__PASSAGE GIVEN__:
============================================================

Political activists on the outside who feel dubious about showing support for prisoners because of their original crime should maybe consider this: when prisoners revolt and fight back they are subjected to the cruelest and most vicious repression because isolated and stigmatised by the state and deionised by the media, conditioned and manipulated “public opinion” largely endorses the behaviour of the prison system when it brutalises prisoners back into line. Refusing to recognize and support the struggle of prisoners purely because of their pre-prison lives is tantamount to taking the side of the system against them and suggesting they get all they deserve; it also suggests ingrained middle class prejudice and fear of working class folk devils and tacit recognition of the legitimacy of the prison system.

That some prisoners, no matter how brutalised and brutalising they might have been before their imprisonment are radically changed as people by the experience of prison and sometimes embrace revolutionary politics to their very core is undoubtedly true. Yet to deny such prisoners any recognition and support when they politically fight back is also to deny the possibility of profound change in such people as a result of struggle. In fact, prison can and often is a crucible for radical change and a deep politicisation of some prisoners, and as in all areas and places of extreme oppression and resistance prisons by their very nature do produce revolutionaries and individuals who single-mindedly fight back. In the U.S. radical black groups, like the Black Panthers and Symbionese Liberation Army, were actively and theoretically guided by prisoners and ex-prisoners; George Jackson, Eldridge Cleaver, H. Rap Brown, Malcolm X etc., were all radicalised in prison following conviction for crimes such as robbery, rape, drug dealing, pimping and serious violence.

It is easy for those who have never experienced extreme poverty and discrimination, never experienced imprisonment and the inhuman brutalisation that takes place there, to be moral purists about the behaviour of people that have – it's a middle class inclination and attitude based on ignorance, arrogance and a distaste of the poor, and it pervades the characters of some individuals who claim to retain not a trace of their middle class conditioning, like some “anarchists”.

Obviously prison isn't full of nice people and there are individuals on both sides of the divide in jail, both guards and prisoners, who are so seriously de-humanised by the system. It's difficult to imagine them living safely amongst ordinary people in the community; although whether prison as an institution, the chief cause of their de-humanisation, should exist to constrain them is another issue. The issue here is that by its very context and the nature of the environment struggles that take place in prison will be represented, instigated and organised by people originally sent to jail for often the most destructive and violent forms of behaviour, that's what initially put them there and it's what the state uses to justify its brutalisation of them for ever afterwards. The organisers and leaders of most major uprisings in the U.K. during the 1960s, 70s and 80s were all people that the state and media described as “psychopaths”, “terrorists”, “gangsters” and “murders”, individuals that some strictly principled anarchists would no doubt deem unworthy of any expression of support and solidarity.

============================================================

__Dataset items__:
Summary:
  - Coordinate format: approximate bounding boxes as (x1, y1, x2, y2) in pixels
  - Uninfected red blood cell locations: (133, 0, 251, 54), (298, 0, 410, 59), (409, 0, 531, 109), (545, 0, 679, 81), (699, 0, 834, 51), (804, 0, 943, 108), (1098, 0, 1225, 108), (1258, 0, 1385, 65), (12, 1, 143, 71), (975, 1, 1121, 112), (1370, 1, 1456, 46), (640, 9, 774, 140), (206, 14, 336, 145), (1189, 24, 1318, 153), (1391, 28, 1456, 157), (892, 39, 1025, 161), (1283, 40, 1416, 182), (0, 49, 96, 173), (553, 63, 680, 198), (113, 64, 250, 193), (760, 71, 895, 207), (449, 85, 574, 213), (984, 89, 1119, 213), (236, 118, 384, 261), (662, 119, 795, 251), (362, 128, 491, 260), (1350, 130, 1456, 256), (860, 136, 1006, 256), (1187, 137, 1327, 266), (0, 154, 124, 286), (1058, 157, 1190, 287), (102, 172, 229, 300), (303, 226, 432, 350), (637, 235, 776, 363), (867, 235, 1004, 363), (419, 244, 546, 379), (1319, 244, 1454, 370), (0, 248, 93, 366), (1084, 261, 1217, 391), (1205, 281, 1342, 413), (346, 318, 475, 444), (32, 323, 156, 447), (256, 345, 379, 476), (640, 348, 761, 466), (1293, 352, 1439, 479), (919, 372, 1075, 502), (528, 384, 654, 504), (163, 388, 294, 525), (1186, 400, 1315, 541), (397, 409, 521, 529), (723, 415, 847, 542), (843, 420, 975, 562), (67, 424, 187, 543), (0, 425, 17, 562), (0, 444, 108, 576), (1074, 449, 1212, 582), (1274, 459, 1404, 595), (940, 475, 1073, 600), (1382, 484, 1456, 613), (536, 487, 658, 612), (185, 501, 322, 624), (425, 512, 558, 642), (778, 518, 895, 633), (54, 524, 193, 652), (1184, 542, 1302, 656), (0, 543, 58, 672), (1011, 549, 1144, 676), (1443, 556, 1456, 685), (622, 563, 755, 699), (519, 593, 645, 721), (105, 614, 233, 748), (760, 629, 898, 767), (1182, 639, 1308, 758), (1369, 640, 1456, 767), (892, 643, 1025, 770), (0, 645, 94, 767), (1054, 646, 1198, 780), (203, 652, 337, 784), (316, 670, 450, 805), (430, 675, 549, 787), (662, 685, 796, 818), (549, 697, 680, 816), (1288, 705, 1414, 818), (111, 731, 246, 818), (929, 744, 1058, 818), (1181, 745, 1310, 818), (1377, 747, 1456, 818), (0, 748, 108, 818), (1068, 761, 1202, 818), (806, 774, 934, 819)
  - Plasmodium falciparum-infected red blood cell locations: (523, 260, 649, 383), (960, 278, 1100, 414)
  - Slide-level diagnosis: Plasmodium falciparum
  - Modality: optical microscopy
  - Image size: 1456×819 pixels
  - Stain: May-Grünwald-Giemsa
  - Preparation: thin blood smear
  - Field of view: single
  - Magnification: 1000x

============================================================

__SET TASK__: Name every person that the passage on supporting prisoners identifies as radicalized in prison.

__FULL SOLUTION__: George Jackson, Eldridge Cleaver, H. Rap Brown, Malcolm X